LOS ANGELES – For a guy supposedly a mile per hour or two from putting his glove on the other hand and starting his pitching career over, this time with his left arm, Jason Schmidt was uncommonly composed in the Los Angeles Dodgers clubhouse early Monday evening.
At the conclusion of an afternoon in which he allowed seven hits and four runs in a little more than four innings, left the game because of dehydration on a 70-degree day and took his first loss under a three-year, $47-million contract with the Dodgers, he was not at all concerned with the machinery – anatomical or technological – that purportedly put him in this spot.
He said his arm is fine. He said the radar readings are unimportant. He said he is the pitcher he's always been, with slight modifications in perspective and rationale. Yes, at 34 years old. Yes, with a fastball that sometimes seems to return from the catcher at greater velocities than he delivered it.
"Last year I didn't throw as hard as now," Schmidt said, "and the year before was even less."
So there you go. He actually is gaining velocity.
It has been a couple seasons of scouts shaking and re-reading their radar guns, however. And then he came to Los Angeles, where everyone remembered the power pitcher with the electric fastball and came to find out he still is pitching off his fastball, only it doesn't sound or look as hard. He started Monday's game against the Colorado Rockies with two 78-mph fastballs and gave up a first-inning home run to Garrett Atkins on a fastball that arrived at 82, all according to a Dodger Stadium gun reputed to be one of the slowest in the game.
"In this park, you just don't look," Schmidt said. "It can mess a guy up if you really pay attention to it."
Still, Atkins maybe couldn't decide whether to hit it over the left-field wall or catch it and throw it back.
He chose to give the Rockies a 1-0 lead in what ultimately became a 6-3 win.
A major-league scout behind home plate said his gun had Schmidt's fastball between 84 and 90 mph, averaging 87. Another scout who saw him in San Francisco in September said Schmidt averaged 93 then and occasionally humped it up to 96. There was none of that Monday against the Rockies, against whom Schmidt once touched 90.
"I've been hearing this for three years," Schmidt said. "It's kind of like, 'Hey, the adjustment came three years ago.' "
It was then, after a decade of having the arm speed that generated the backspin that caused the baseball to rise – or, OK, appear to rise – through the strike zone, Schmidt said he momentarily lacked what he called "that late life."
The Giants, he said, were unconcerned. He, Schmidt said, was a wreck.
"I had a thing three years ago," he said. "I was throwing, I didn't know what it was, but it wasn't right. The natural instinct was to throw harder and harder and harder. … And it kept going slower and slower and slower. I thought, 'All right, I've got to hit my spots and pitch and quit putting so much emphasis on velocity.' "
Last August at Dodger Stadium, in one of the enthralling games of the season, Schmidt and Greg Maddux matched each other with eight-inning shutouts.
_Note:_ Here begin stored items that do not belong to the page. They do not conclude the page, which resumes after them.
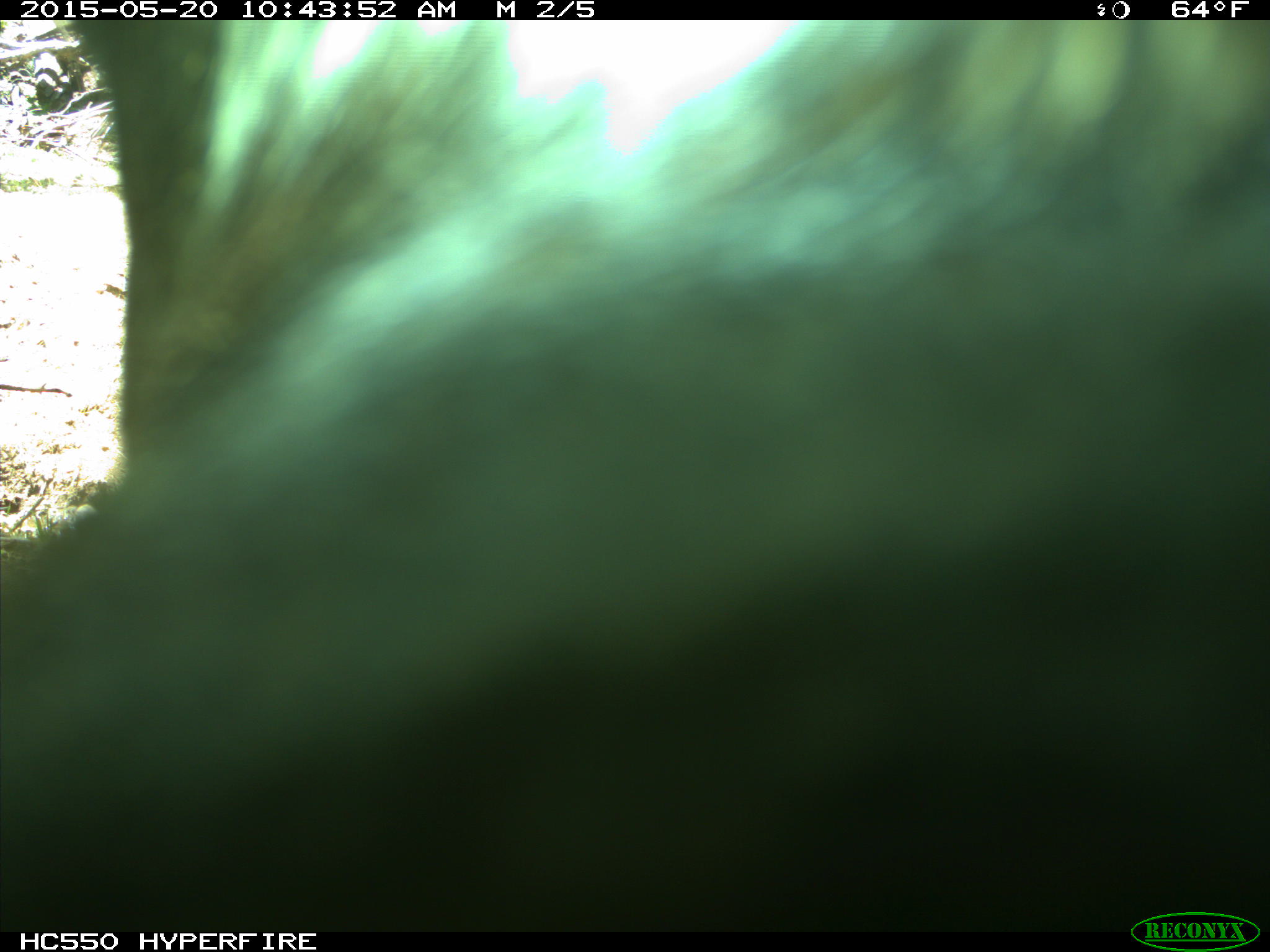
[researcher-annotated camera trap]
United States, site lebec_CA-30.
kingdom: Animalia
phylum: Chordata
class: Mammalia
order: Artiodactyla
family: Bovidae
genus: Bos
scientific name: Bos taurus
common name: domestic cow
Schmidt allowed five hits, Maddux two.
"Neither one of us," Schmidt said, "touched 90."
Well, certainly Maddux didn't.
"It's pitching," he said. "That's why you use the fastball. You add and subtract, and those are two totally different pitches."
Now, he insists, he again throws a fastball with late movement, even at something less than career velocity. He was seven games better than .500 in his final two seasons with the Giants, pitching with what he has now, which he developed by studying the likes of Curt Schilling and John Smoltz. He sharpened it in more than 800 innings over the past four seasons.
His changeup still is one of the five or 10 best in the game and still is the pitch that haunts hitters in strikeout counts. And he believes he can control a lineup in the mid- to high-80s, just as he once did in the 90s.
"I don't know if he can make the transition. No one really knows," one scout said. "In making that transition, he's got to be OK being that guy and not being the power guy at game time."
Schmidt insists that he can make it and, in fact, that he already has. The Dodgers will go along. At a time when there are high-end starters on disabled lists all over baseball – Chris Carpenter, Chien-Ming Wang, Bartolo Colon, Pedro Martinez, Randy Johnson, Cliff Lee, Kenny Rogers – speaking again to the fragility of such wealth, it is enough to know that Schmidt's hamstring cramp was only that, meaning he'll take the ball again in five days and give them a reasonable chance to win.
If the velocity comes and goes, it really won't matter as long as the results don't ebb and flow with it. If they overpaid at $47 million for a reasonable chance to win, well, the price for guaranteed victory apparently was closer to $126 million.
It's a fastball. Schmidt will make do. The radar gun can say whatever it wants, but he won't be listening.